Di fronte a un film di Terence Malick si ha sempre il timore di usare delle parole in più. Quelle che lui stesso toglie dal suo cinema e che non verrebbe di aggiungere.

Capita anche quando il regista ritrova una vena “narrativa“ (dopo The tree of life e Voyage of time) e con La vita nascosta racconta la storia (vera) di Franz Jägerstätter, contadino austriaco che dal villaggio di Sankt Radegund si oppose al regime nazista, rifiutando l’arruolamento e - soprattutto - l’obbligo di giurare fedeltà al Führer. La storia di un martire, non c’è un’altra maniera per dirlo, raccontata “alla maniera“ di Malick, con la profondità che il suo cinema sa raggiungere.

Arrivano così in soccorso le parole della scrittrice George Eliot che hanno ispirato il titolo del film e che il regista mette sul buio in coda: “la vita nascosta” è quella di Franz, una di quelle che «riposano in tombe dimenticate» che sono state però d’esempio al punto da aver modificato la vita di quelli venuti dopo: «Il bene a venire del mondo dipende in parte da azioni di portata non storica; e se le cose per voi e per me non vanno così male come sarebbe stato possibile lo dobbiamo in parte a tutti quelli che vissero con fede una vita nascosta, e riposano in tombe dimenticate».

Malick appunto non aggiunge molte altre parole a queste, ma con le immagini racconta la parabola di un uomo che non ha voluto derogare ai propri principi, arrivando ad accettare la morte (fu condannato e giustiziato nel 1943 per la sua diserzione). «Crede che la gente saprà quello che sta facendo?» lo incalzano per convincerlo a desistere, ma la risposta per Frank sta nell’esempio, nella sua “vita nascosta“ che non avrà meno valore perché sconosciuta.

Malick rende visibile il tormento, fa toccare il dubbio che attanaglia l’uomo. Il suo film (premiato a Cannes nel 2019) rifiuta l’agiografia e scava nel profondo attraverso un’inquadratura, con la scelta di un movimento di macchina. Restituisce la bellezza o l’orrore, allargando gli spazi con un grandangolo. Inquadrando «la natura che non tiene conto della sofferenza delle persone» e resta immobile, prima in simbiosi e poi in contrasto, mentre Frank gioca con le sue bambine, ascolta il vento tra le foglie, sente arrivare la guerra con il rombo degli aeroplani e infine compie il suo sacrificio. Ogni istante è soppesato, ogni silenzio interroga lo spettatore. L’Eden che si riflette nelle montagne dell’Austria contrasta con l’orrore che si va materializzando, e anche se il rumore delle bombe è lontano non è meno stridente.

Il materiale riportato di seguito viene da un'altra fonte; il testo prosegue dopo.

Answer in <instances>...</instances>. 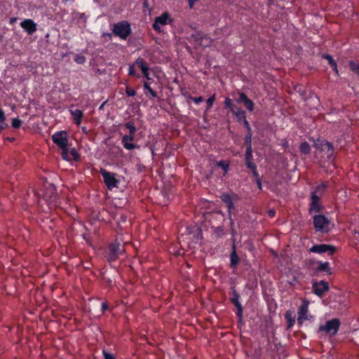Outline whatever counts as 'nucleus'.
<instances>
[{
    "label": "nucleus",
    "mask_w": 359,
    "mask_h": 359,
    "mask_svg": "<svg viewBox=\"0 0 359 359\" xmlns=\"http://www.w3.org/2000/svg\"><path fill=\"white\" fill-rule=\"evenodd\" d=\"M124 252V247L121 245V242L116 238L114 242L109 244L105 251V257L108 262H112L118 259Z\"/></svg>",
    "instance_id": "f257e3e1"
},
{
    "label": "nucleus",
    "mask_w": 359,
    "mask_h": 359,
    "mask_svg": "<svg viewBox=\"0 0 359 359\" xmlns=\"http://www.w3.org/2000/svg\"><path fill=\"white\" fill-rule=\"evenodd\" d=\"M313 224L316 231L327 233L332 228L331 222L324 215H316L313 217Z\"/></svg>",
    "instance_id": "f03ea898"
},
{
    "label": "nucleus",
    "mask_w": 359,
    "mask_h": 359,
    "mask_svg": "<svg viewBox=\"0 0 359 359\" xmlns=\"http://www.w3.org/2000/svg\"><path fill=\"white\" fill-rule=\"evenodd\" d=\"M112 32L114 35L126 40L131 34V27L128 22L123 20L115 23L113 26Z\"/></svg>",
    "instance_id": "7ed1b4c3"
},
{
    "label": "nucleus",
    "mask_w": 359,
    "mask_h": 359,
    "mask_svg": "<svg viewBox=\"0 0 359 359\" xmlns=\"http://www.w3.org/2000/svg\"><path fill=\"white\" fill-rule=\"evenodd\" d=\"M43 198L48 203V205H57V194L55 187L52 184L45 185Z\"/></svg>",
    "instance_id": "20e7f679"
},
{
    "label": "nucleus",
    "mask_w": 359,
    "mask_h": 359,
    "mask_svg": "<svg viewBox=\"0 0 359 359\" xmlns=\"http://www.w3.org/2000/svg\"><path fill=\"white\" fill-rule=\"evenodd\" d=\"M100 172L103 177L104 182L109 189L118 187L119 180L116 179V173L108 172L104 168H101Z\"/></svg>",
    "instance_id": "39448f33"
},
{
    "label": "nucleus",
    "mask_w": 359,
    "mask_h": 359,
    "mask_svg": "<svg viewBox=\"0 0 359 359\" xmlns=\"http://www.w3.org/2000/svg\"><path fill=\"white\" fill-rule=\"evenodd\" d=\"M231 296L230 297L231 302L235 306L236 309V316L238 318V322L242 323L243 321V306L240 302V295L236 290L235 286L231 287Z\"/></svg>",
    "instance_id": "423d86ee"
},
{
    "label": "nucleus",
    "mask_w": 359,
    "mask_h": 359,
    "mask_svg": "<svg viewBox=\"0 0 359 359\" xmlns=\"http://www.w3.org/2000/svg\"><path fill=\"white\" fill-rule=\"evenodd\" d=\"M341 325L340 320L337 318H333L326 322L325 325H322L319 327L320 331H324L331 335H335L339 330Z\"/></svg>",
    "instance_id": "0eeeda50"
},
{
    "label": "nucleus",
    "mask_w": 359,
    "mask_h": 359,
    "mask_svg": "<svg viewBox=\"0 0 359 359\" xmlns=\"http://www.w3.org/2000/svg\"><path fill=\"white\" fill-rule=\"evenodd\" d=\"M68 135L67 131L60 130L52 135L53 142L60 148L66 149L68 147Z\"/></svg>",
    "instance_id": "6e6552de"
},
{
    "label": "nucleus",
    "mask_w": 359,
    "mask_h": 359,
    "mask_svg": "<svg viewBox=\"0 0 359 359\" xmlns=\"http://www.w3.org/2000/svg\"><path fill=\"white\" fill-rule=\"evenodd\" d=\"M313 146L316 149L326 152L329 159H330L334 154L333 144L325 140H317L314 142Z\"/></svg>",
    "instance_id": "1a4fd4ad"
},
{
    "label": "nucleus",
    "mask_w": 359,
    "mask_h": 359,
    "mask_svg": "<svg viewBox=\"0 0 359 359\" xmlns=\"http://www.w3.org/2000/svg\"><path fill=\"white\" fill-rule=\"evenodd\" d=\"M336 247L327 244H319L313 245L309 251L313 253L323 254L325 252H329L330 255H333L336 252Z\"/></svg>",
    "instance_id": "9d476101"
},
{
    "label": "nucleus",
    "mask_w": 359,
    "mask_h": 359,
    "mask_svg": "<svg viewBox=\"0 0 359 359\" xmlns=\"http://www.w3.org/2000/svg\"><path fill=\"white\" fill-rule=\"evenodd\" d=\"M329 289L328 283L325 280L314 281L312 283V290L318 297H323Z\"/></svg>",
    "instance_id": "9b49d317"
},
{
    "label": "nucleus",
    "mask_w": 359,
    "mask_h": 359,
    "mask_svg": "<svg viewBox=\"0 0 359 359\" xmlns=\"http://www.w3.org/2000/svg\"><path fill=\"white\" fill-rule=\"evenodd\" d=\"M309 302L304 301L298 309V318L297 323L302 325L304 320H311L313 316H309Z\"/></svg>",
    "instance_id": "f8f14e48"
},
{
    "label": "nucleus",
    "mask_w": 359,
    "mask_h": 359,
    "mask_svg": "<svg viewBox=\"0 0 359 359\" xmlns=\"http://www.w3.org/2000/svg\"><path fill=\"white\" fill-rule=\"evenodd\" d=\"M238 196L236 194H229L227 193H223L220 198L223 203H224L228 208V215L229 217H231L232 211L235 210V205L233 203L234 199L237 198Z\"/></svg>",
    "instance_id": "ddd939ff"
},
{
    "label": "nucleus",
    "mask_w": 359,
    "mask_h": 359,
    "mask_svg": "<svg viewBox=\"0 0 359 359\" xmlns=\"http://www.w3.org/2000/svg\"><path fill=\"white\" fill-rule=\"evenodd\" d=\"M168 21L171 22L172 20L170 18V15L168 13L165 12L160 16H158L155 18L154 22L153 24L154 29L160 32L161 27L168 25Z\"/></svg>",
    "instance_id": "4468645a"
},
{
    "label": "nucleus",
    "mask_w": 359,
    "mask_h": 359,
    "mask_svg": "<svg viewBox=\"0 0 359 359\" xmlns=\"http://www.w3.org/2000/svg\"><path fill=\"white\" fill-rule=\"evenodd\" d=\"M236 101L237 103L243 104V105L249 111H252L254 110V102L250 99H249L244 93H238V97L236 98Z\"/></svg>",
    "instance_id": "2eb2a0df"
},
{
    "label": "nucleus",
    "mask_w": 359,
    "mask_h": 359,
    "mask_svg": "<svg viewBox=\"0 0 359 359\" xmlns=\"http://www.w3.org/2000/svg\"><path fill=\"white\" fill-rule=\"evenodd\" d=\"M320 199L319 196H316L315 194L311 195V203L309 210L310 214L320 212L322 210L323 206L320 203Z\"/></svg>",
    "instance_id": "dca6fc26"
},
{
    "label": "nucleus",
    "mask_w": 359,
    "mask_h": 359,
    "mask_svg": "<svg viewBox=\"0 0 359 359\" xmlns=\"http://www.w3.org/2000/svg\"><path fill=\"white\" fill-rule=\"evenodd\" d=\"M20 26L29 35L36 31V24L31 19L24 20L20 22Z\"/></svg>",
    "instance_id": "f3484780"
},
{
    "label": "nucleus",
    "mask_w": 359,
    "mask_h": 359,
    "mask_svg": "<svg viewBox=\"0 0 359 359\" xmlns=\"http://www.w3.org/2000/svg\"><path fill=\"white\" fill-rule=\"evenodd\" d=\"M135 139V135H126L122 137V144L125 149L128 150H132L135 148L139 147V146L135 144L130 143V142H133Z\"/></svg>",
    "instance_id": "a211bd4d"
},
{
    "label": "nucleus",
    "mask_w": 359,
    "mask_h": 359,
    "mask_svg": "<svg viewBox=\"0 0 359 359\" xmlns=\"http://www.w3.org/2000/svg\"><path fill=\"white\" fill-rule=\"evenodd\" d=\"M245 163L248 168H254V165H256L253 162L252 149L246 148Z\"/></svg>",
    "instance_id": "6ab92c4d"
},
{
    "label": "nucleus",
    "mask_w": 359,
    "mask_h": 359,
    "mask_svg": "<svg viewBox=\"0 0 359 359\" xmlns=\"http://www.w3.org/2000/svg\"><path fill=\"white\" fill-rule=\"evenodd\" d=\"M240 262V258L238 257L236 251L235 244H233L232 246V252L230 255V266L231 268L236 269Z\"/></svg>",
    "instance_id": "aec40b11"
},
{
    "label": "nucleus",
    "mask_w": 359,
    "mask_h": 359,
    "mask_svg": "<svg viewBox=\"0 0 359 359\" xmlns=\"http://www.w3.org/2000/svg\"><path fill=\"white\" fill-rule=\"evenodd\" d=\"M318 266L316 269V272L324 271L328 275H331L332 273V269L330 266V263L328 262H318Z\"/></svg>",
    "instance_id": "412c9836"
},
{
    "label": "nucleus",
    "mask_w": 359,
    "mask_h": 359,
    "mask_svg": "<svg viewBox=\"0 0 359 359\" xmlns=\"http://www.w3.org/2000/svg\"><path fill=\"white\" fill-rule=\"evenodd\" d=\"M233 115L236 118L238 121H241L246 118L245 111L236 106L231 111Z\"/></svg>",
    "instance_id": "4be33fe9"
},
{
    "label": "nucleus",
    "mask_w": 359,
    "mask_h": 359,
    "mask_svg": "<svg viewBox=\"0 0 359 359\" xmlns=\"http://www.w3.org/2000/svg\"><path fill=\"white\" fill-rule=\"evenodd\" d=\"M328 187L327 182H323L321 184L317 186L313 191L311 192V194H315L316 196H319V198L323 195V194L325 191V190Z\"/></svg>",
    "instance_id": "5701e85b"
},
{
    "label": "nucleus",
    "mask_w": 359,
    "mask_h": 359,
    "mask_svg": "<svg viewBox=\"0 0 359 359\" xmlns=\"http://www.w3.org/2000/svg\"><path fill=\"white\" fill-rule=\"evenodd\" d=\"M72 115L74 117V123L76 125H80L81 123V118L83 117V111L80 109H75L74 111H71Z\"/></svg>",
    "instance_id": "b1692460"
},
{
    "label": "nucleus",
    "mask_w": 359,
    "mask_h": 359,
    "mask_svg": "<svg viewBox=\"0 0 359 359\" xmlns=\"http://www.w3.org/2000/svg\"><path fill=\"white\" fill-rule=\"evenodd\" d=\"M134 65H137V67L141 69L142 73H145V72L149 71V67L147 66L146 62L143 58L138 57L135 62Z\"/></svg>",
    "instance_id": "393cba45"
},
{
    "label": "nucleus",
    "mask_w": 359,
    "mask_h": 359,
    "mask_svg": "<svg viewBox=\"0 0 359 359\" xmlns=\"http://www.w3.org/2000/svg\"><path fill=\"white\" fill-rule=\"evenodd\" d=\"M323 58L326 59L328 61V63L332 68V69L337 74H338L337 65L332 57L329 54H323L322 56Z\"/></svg>",
    "instance_id": "a878e982"
},
{
    "label": "nucleus",
    "mask_w": 359,
    "mask_h": 359,
    "mask_svg": "<svg viewBox=\"0 0 359 359\" xmlns=\"http://www.w3.org/2000/svg\"><path fill=\"white\" fill-rule=\"evenodd\" d=\"M299 150L304 154H309L311 151V147L307 142H304L300 144Z\"/></svg>",
    "instance_id": "bb28decb"
},
{
    "label": "nucleus",
    "mask_w": 359,
    "mask_h": 359,
    "mask_svg": "<svg viewBox=\"0 0 359 359\" xmlns=\"http://www.w3.org/2000/svg\"><path fill=\"white\" fill-rule=\"evenodd\" d=\"M285 317L287 322V328L289 329L294 325L295 320L294 317H292V313L289 311L286 312Z\"/></svg>",
    "instance_id": "cd10ccee"
},
{
    "label": "nucleus",
    "mask_w": 359,
    "mask_h": 359,
    "mask_svg": "<svg viewBox=\"0 0 359 359\" xmlns=\"http://www.w3.org/2000/svg\"><path fill=\"white\" fill-rule=\"evenodd\" d=\"M126 127L129 130V134L135 135L136 132V127L133 121H128L126 123Z\"/></svg>",
    "instance_id": "c85d7f7f"
},
{
    "label": "nucleus",
    "mask_w": 359,
    "mask_h": 359,
    "mask_svg": "<svg viewBox=\"0 0 359 359\" xmlns=\"http://www.w3.org/2000/svg\"><path fill=\"white\" fill-rule=\"evenodd\" d=\"M217 165L221 168H222L225 173L228 172L229 168V163L225 161H219L217 162Z\"/></svg>",
    "instance_id": "c756f323"
},
{
    "label": "nucleus",
    "mask_w": 359,
    "mask_h": 359,
    "mask_svg": "<svg viewBox=\"0 0 359 359\" xmlns=\"http://www.w3.org/2000/svg\"><path fill=\"white\" fill-rule=\"evenodd\" d=\"M349 67L351 71L359 76V65L351 60L349 62Z\"/></svg>",
    "instance_id": "7c9ffc66"
},
{
    "label": "nucleus",
    "mask_w": 359,
    "mask_h": 359,
    "mask_svg": "<svg viewBox=\"0 0 359 359\" xmlns=\"http://www.w3.org/2000/svg\"><path fill=\"white\" fill-rule=\"evenodd\" d=\"M143 87L145 90H147L149 93L150 95L154 97V98H156L157 97V93L156 92H155L151 87L149 85L148 83L147 82H144V84H143Z\"/></svg>",
    "instance_id": "2f4dec72"
},
{
    "label": "nucleus",
    "mask_w": 359,
    "mask_h": 359,
    "mask_svg": "<svg viewBox=\"0 0 359 359\" xmlns=\"http://www.w3.org/2000/svg\"><path fill=\"white\" fill-rule=\"evenodd\" d=\"M252 135V132H248V133L246 134V135L245 137V142L246 144V148L252 149V144H251Z\"/></svg>",
    "instance_id": "473e14b6"
},
{
    "label": "nucleus",
    "mask_w": 359,
    "mask_h": 359,
    "mask_svg": "<svg viewBox=\"0 0 359 359\" xmlns=\"http://www.w3.org/2000/svg\"><path fill=\"white\" fill-rule=\"evenodd\" d=\"M74 61L79 65L84 64L86 61V58L81 54H77L74 57Z\"/></svg>",
    "instance_id": "72a5a7b5"
},
{
    "label": "nucleus",
    "mask_w": 359,
    "mask_h": 359,
    "mask_svg": "<svg viewBox=\"0 0 359 359\" xmlns=\"http://www.w3.org/2000/svg\"><path fill=\"white\" fill-rule=\"evenodd\" d=\"M224 105H225V107L226 108H228L231 111L236 107V105H235L233 103V101L231 99H230L229 97H226L225 100H224Z\"/></svg>",
    "instance_id": "f704fd0d"
},
{
    "label": "nucleus",
    "mask_w": 359,
    "mask_h": 359,
    "mask_svg": "<svg viewBox=\"0 0 359 359\" xmlns=\"http://www.w3.org/2000/svg\"><path fill=\"white\" fill-rule=\"evenodd\" d=\"M62 150L61 156L63 160L69 161L71 158L69 156L68 147L66 149H60Z\"/></svg>",
    "instance_id": "c9c22d12"
},
{
    "label": "nucleus",
    "mask_w": 359,
    "mask_h": 359,
    "mask_svg": "<svg viewBox=\"0 0 359 359\" xmlns=\"http://www.w3.org/2000/svg\"><path fill=\"white\" fill-rule=\"evenodd\" d=\"M69 153L74 161H79L80 160V155L75 148L71 149Z\"/></svg>",
    "instance_id": "e433bc0d"
},
{
    "label": "nucleus",
    "mask_w": 359,
    "mask_h": 359,
    "mask_svg": "<svg viewBox=\"0 0 359 359\" xmlns=\"http://www.w3.org/2000/svg\"><path fill=\"white\" fill-rule=\"evenodd\" d=\"M11 124L13 128L18 129L21 126L22 121L18 118H14L12 119Z\"/></svg>",
    "instance_id": "4c0bfd02"
},
{
    "label": "nucleus",
    "mask_w": 359,
    "mask_h": 359,
    "mask_svg": "<svg viewBox=\"0 0 359 359\" xmlns=\"http://www.w3.org/2000/svg\"><path fill=\"white\" fill-rule=\"evenodd\" d=\"M215 100V95H212L211 97H210L207 100V101H206V104H207L206 110H209L210 109H211L212 107V105H213Z\"/></svg>",
    "instance_id": "58836bf2"
},
{
    "label": "nucleus",
    "mask_w": 359,
    "mask_h": 359,
    "mask_svg": "<svg viewBox=\"0 0 359 359\" xmlns=\"http://www.w3.org/2000/svg\"><path fill=\"white\" fill-rule=\"evenodd\" d=\"M126 93L128 97H134L136 95V90L130 88L128 86H126Z\"/></svg>",
    "instance_id": "ea45409f"
},
{
    "label": "nucleus",
    "mask_w": 359,
    "mask_h": 359,
    "mask_svg": "<svg viewBox=\"0 0 359 359\" xmlns=\"http://www.w3.org/2000/svg\"><path fill=\"white\" fill-rule=\"evenodd\" d=\"M134 65H135L134 64L130 65L129 69H128V74L130 76H134L139 78L140 75L136 74V72L134 69Z\"/></svg>",
    "instance_id": "a19ab883"
},
{
    "label": "nucleus",
    "mask_w": 359,
    "mask_h": 359,
    "mask_svg": "<svg viewBox=\"0 0 359 359\" xmlns=\"http://www.w3.org/2000/svg\"><path fill=\"white\" fill-rule=\"evenodd\" d=\"M250 169L252 170L253 176L255 177V180H259L260 177H259V173L257 171V165H254V168H250Z\"/></svg>",
    "instance_id": "79ce46f5"
},
{
    "label": "nucleus",
    "mask_w": 359,
    "mask_h": 359,
    "mask_svg": "<svg viewBox=\"0 0 359 359\" xmlns=\"http://www.w3.org/2000/svg\"><path fill=\"white\" fill-rule=\"evenodd\" d=\"M102 353H103L104 359H115V358L114 357V355L112 354L108 353L105 350H103Z\"/></svg>",
    "instance_id": "37998d69"
},
{
    "label": "nucleus",
    "mask_w": 359,
    "mask_h": 359,
    "mask_svg": "<svg viewBox=\"0 0 359 359\" xmlns=\"http://www.w3.org/2000/svg\"><path fill=\"white\" fill-rule=\"evenodd\" d=\"M241 121L243 122V124H244L245 127L246 128L248 132H252L251 127H250V123L248 121L247 118H245V119L242 120Z\"/></svg>",
    "instance_id": "c03bdc74"
},
{
    "label": "nucleus",
    "mask_w": 359,
    "mask_h": 359,
    "mask_svg": "<svg viewBox=\"0 0 359 359\" xmlns=\"http://www.w3.org/2000/svg\"><path fill=\"white\" fill-rule=\"evenodd\" d=\"M194 102L196 104L201 103V102L203 101V97L202 96H199V97H191V98Z\"/></svg>",
    "instance_id": "a18cd8bd"
},
{
    "label": "nucleus",
    "mask_w": 359,
    "mask_h": 359,
    "mask_svg": "<svg viewBox=\"0 0 359 359\" xmlns=\"http://www.w3.org/2000/svg\"><path fill=\"white\" fill-rule=\"evenodd\" d=\"M6 120V116L4 111L0 108V122H4Z\"/></svg>",
    "instance_id": "49530a36"
},
{
    "label": "nucleus",
    "mask_w": 359,
    "mask_h": 359,
    "mask_svg": "<svg viewBox=\"0 0 359 359\" xmlns=\"http://www.w3.org/2000/svg\"><path fill=\"white\" fill-rule=\"evenodd\" d=\"M215 233L217 234L218 236H220V237L224 235V232H223L222 228L218 227L216 229Z\"/></svg>",
    "instance_id": "de8ad7c7"
},
{
    "label": "nucleus",
    "mask_w": 359,
    "mask_h": 359,
    "mask_svg": "<svg viewBox=\"0 0 359 359\" xmlns=\"http://www.w3.org/2000/svg\"><path fill=\"white\" fill-rule=\"evenodd\" d=\"M188 1V3H189V6L190 8H194V4L197 1H198L199 0H187Z\"/></svg>",
    "instance_id": "09e8293b"
},
{
    "label": "nucleus",
    "mask_w": 359,
    "mask_h": 359,
    "mask_svg": "<svg viewBox=\"0 0 359 359\" xmlns=\"http://www.w3.org/2000/svg\"><path fill=\"white\" fill-rule=\"evenodd\" d=\"M8 127V124L4 122H0V131L6 129Z\"/></svg>",
    "instance_id": "8fccbe9b"
},
{
    "label": "nucleus",
    "mask_w": 359,
    "mask_h": 359,
    "mask_svg": "<svg viewBox=\"0 0 359 359\" xmlns=\"http://www.w3.org/2000/svg\"><path fill=\"white\" fill-rule=\"evenodd\" d=\"M268 215L271 217H273L276 215V211L274 210H269L268 211Z\"/></svg>",
    "instance_id": "3c124183"
},
{
    "label": "nucleus",
    "mask_w": 359,
    "mask_h": 359,
    "mask_svg": "<svg viewBox=\"0 0 359 359\" xmlns=\"http://www.w3.org/2000/svg\"><path fill=\"white\" fill-rule=\"evenodd\" d=\"M108 308V305L107 302H102V311L104 312L105 310H107Z\"/></svg>",
    "instance_id": "603ef678"
},
{
    "label": "nucleus",
    "mask_w": 359,
    "mask_h": 359,
    "mask_svg": "<svg viewBox=\"0 0 359 359\" xmlns=\"http://www.w3.org/2000/svg\"><path fill=\"white\" fill-rule=\"evenodd\" d=\"M256 182H257V187H258L259 189L262 190V185L261 179L256 180Z\"/></svg>",
    "instance_id": "864d4df0"
},
{
    "label": "nucleus",
    "mask_w": 359,
    "mask_h": 359,
    "mask_svg": "<svg viewBox=\"0 0 359 359\" xmlns=\"http://www.w3.org/2000/svg\"><path fill=\"white\" fill-rule=\"evenodd\" d=\"M126 219L127 218L126 215H121L120 217V221H121L122 222H126Z\"/></svg>",
    "instance_id": "5fc2aeb1"
},
{
    "label": "nucleus",
    "mask_w": 359,
    "mask_h": 359,
    "mask_svg": "<svg viewBox=\"0 0 359 359\" xmlns=\"http://www.w3.org/2000/svg\"><path fill=\"white\" fill-rule=\"evenodd\" d=\"M144 76L147 79V80H149L150 79V77H149V71L148 72H145V73H142Z\"/></svg>",
    "instance_id": "6e6d98bb"
},
{
    "label": "nucleus",
    "mask_w": 359,
    "mask_h": 359,
    "mask_svg": "<svg viewBox=\"0 0 359 359\" xmlns=\"http://www.w3.org/2000/svg\"><path fill=\"white\" fill-rule=\"evenodd\" d=\"M229 217V219H230V224H231V229H233L232 226L233 225V220L231 219V216ZM233 234H234V230L232 229V235H233Z\"/></svg>",
    "instance_id": "4d7b16f0"
},
{
    "label": "nucleus",
    "mask_w": 359,
    "mask_h": 359,
    "mask_svg": "<svg viewBox=\"0 0 359 359\" xmlns=\"http://www.w3.org/2000/svg\"><path fill=\"white\" fill-rule=\"evenodd\" d=\"M137 169L140 172H141L142 170V168H144V166L140 163L137 164Z\"/></svg>",
    "instance_id": "13d9d810"
},
{
    "label": "nucleus",
    "mask_w": 359,
    "mask_h": 359,
    "mask_svg": "<svg viewBox=\"0 0 359 359\" xmlns=\"http://www.w3.org/2000/svg\"><path fill=\"white\" fill-rule=\"evenodd\" d=\"M107 103V101L104 102L99 107V109L101 110L103 109L104 104Z\"/></svg>",
    "instance_id": "bf43d9fd"
},
{
    "label": "nucleus",
    "mask_w": 359,
    "mask_h": 359,
    "mask_svg": "<svg viewBox=\"0 0 359 359\" xmlns=\"http://www.w3.org/2000/svg\"><path fill=\"white\" fill-rule=\"evenodd\" d=\"M32 191L34 192V196H36L37 197L39 196V194L36 192L35 190H33Z\"/></svg>",
    "instance_id": "052dcab7"
},
{
    "label": "nucleus",
    "mask_w": 359,
    "mask_h": 359,
    "mask_svg": "<svg viewBox=\"0 0 359 359\" xmlns=\"http://www.w3.org/2000/svg\"><path fill=\"white\" fill-rule=\"evenodd\" d=\"M62 3L65 4H66L67 2L68 1V0H62Z\"/></svg>",
    "instance_id": "680f3d73"
}]
</instances>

In questo silenzio risuonano ancora più forti le domande di Frank e della sua amata moglie Fani (il carteggio epistolare tra loro che fa da base al racconto è meraviglioso ed è pubblicato in Italia dal Pozzo di Giacobbe con il titolo “Una storia d’amore, di fede e di coraggio“), i quesiti morali («Lei sa distinguere il bene dal male? Colui che ha creato il mondo ha creato il male» lo interroga il giudice) e infine la potenza della sua fede. «Meglio scontare un’ingiustizia che commetterla»: Frank va incontro al martirio e il suo esempio è rimasto (è stato beatificato nel 2007 da Benedetto XVI). Come un’eco dirompente in una valle baciata dal Creato. In cui riposa una “vita nascosta“.